- Entries provided
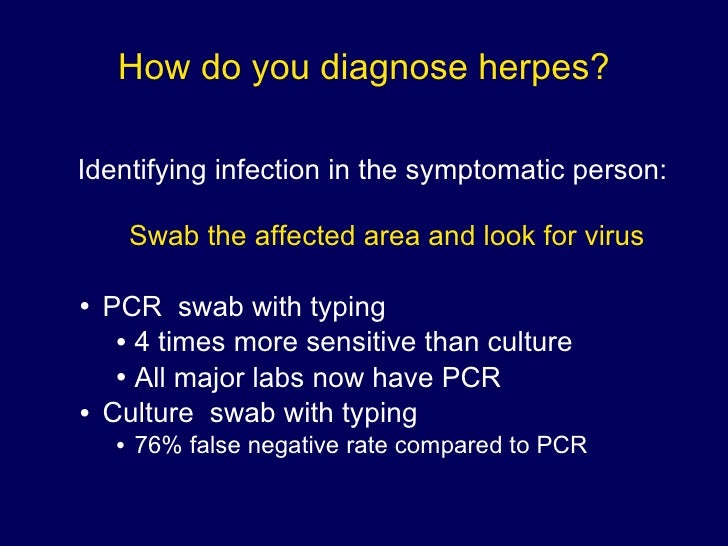 How do you diagnose herpes?

Identifying infection in the symptomatic person:

Swab the affected area and look for virus

• PCR swab with typing
  • 4 times more sensitive than culture
  • All major labs now have PCR
• Culture swab with typing
  • 76% false negative rate compared to PCR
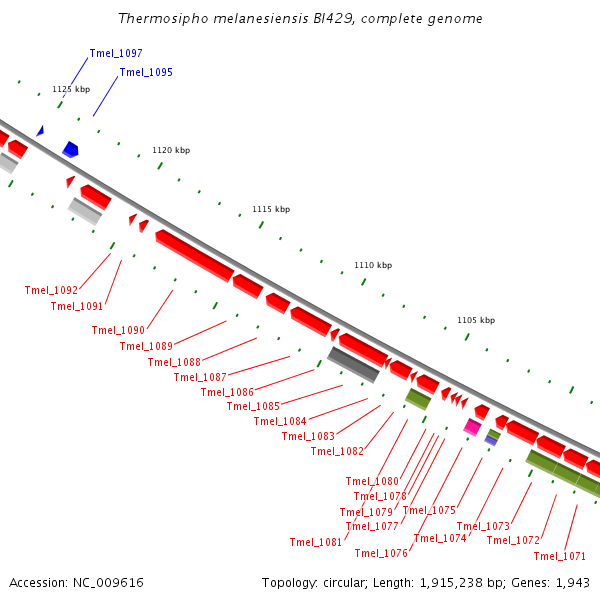 Thermosipho melanesiensis BI429, complete genome

Tmel_1097
Tmel_1095
1125 kbp
1120 kbp
1115 kbp
1110 kbp
1105 kbp

Tmel_1092
Tmel_1091
Tmel_1090
Tmel_1089
Tmel_1088
Tmel_1087
Tmel_1086
Tmel_1085
Tmel_1084
Tmel_1083
Tmel_1082
Tmel_1080
Tmel_1078
Tmel_1079
Tmel_1077
Tmel_1081
Tmel_1075
Tmel_1076
Tmel_1074
Tmel_1073
Tmel_1072
Tmel_1071

Accession: NC_009616
Topology: circular; Length: 1,915,238 bp; Genes: 1,943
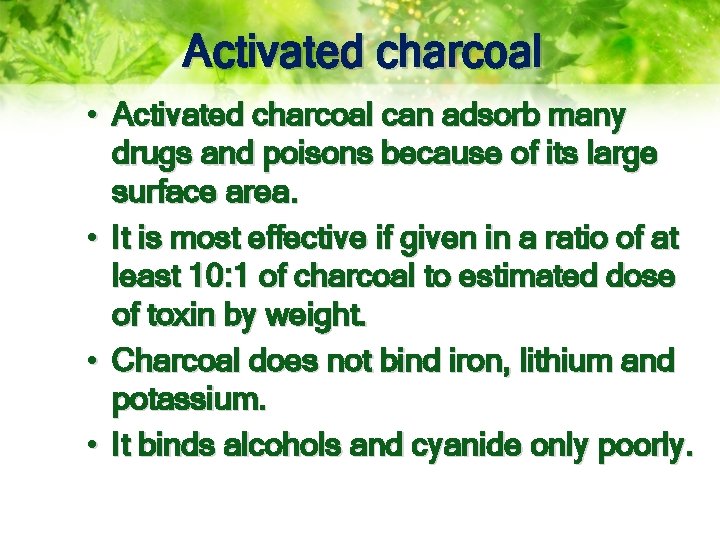 Activated charcoal

• Activated charcoal can adsorb many drugs and poisons because of its large surface area.
• It is most effective if given in a ratio of at least 10:1 of charcoal to estimated dose of toxin by weight.
• Charcoal does not bind iron, lithium and potassium.
• It binds alcohols and cyanide only poorly.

- Your assignment
Every line from the one containing "compared to PCR" through the last line of the records is to be reproduced exactly, with pictures left out and nothing else given.

- Exercise response
  • 76% false negative rate compared to PCR
 Thermosipho melanesiensis BI429, complete genome

Tmel_1097
Tmel_1095
1125 kbp
1120 kbp
1115 kbp
1110 kbp
1105 kbp

Tmel_1092
Tmel_1091
Tmel_1090
Tmel_1089
Tmel_1088
Tmel_1087
Tmel_1086
Tmel_1085
Tmel_1084
Tmel_1083
Tmel_1082
Tmel_1080
Tmel_1078
Tmel_1079
Tmel_1077
Tmel_1081
Tmel_1075
Tmel_1076
Tmel_1074
Tmel_1073
Tmel_1072
Tmel_1071

Accession: NC_009616
Topology: circular; Length: 1,915,238 bp; Genes: 1,943
 Activated charcoal

• Activated charcoal can adsorb many drugs and poisons because of its large surface area.
• It is most effective if given in a ratio of at least 10:1 of charcoal to estimated dose of toxin by weight.
• Charcoal does not bind iron, lithium and potassium.
• It binds alcohols and cyanide only poorly.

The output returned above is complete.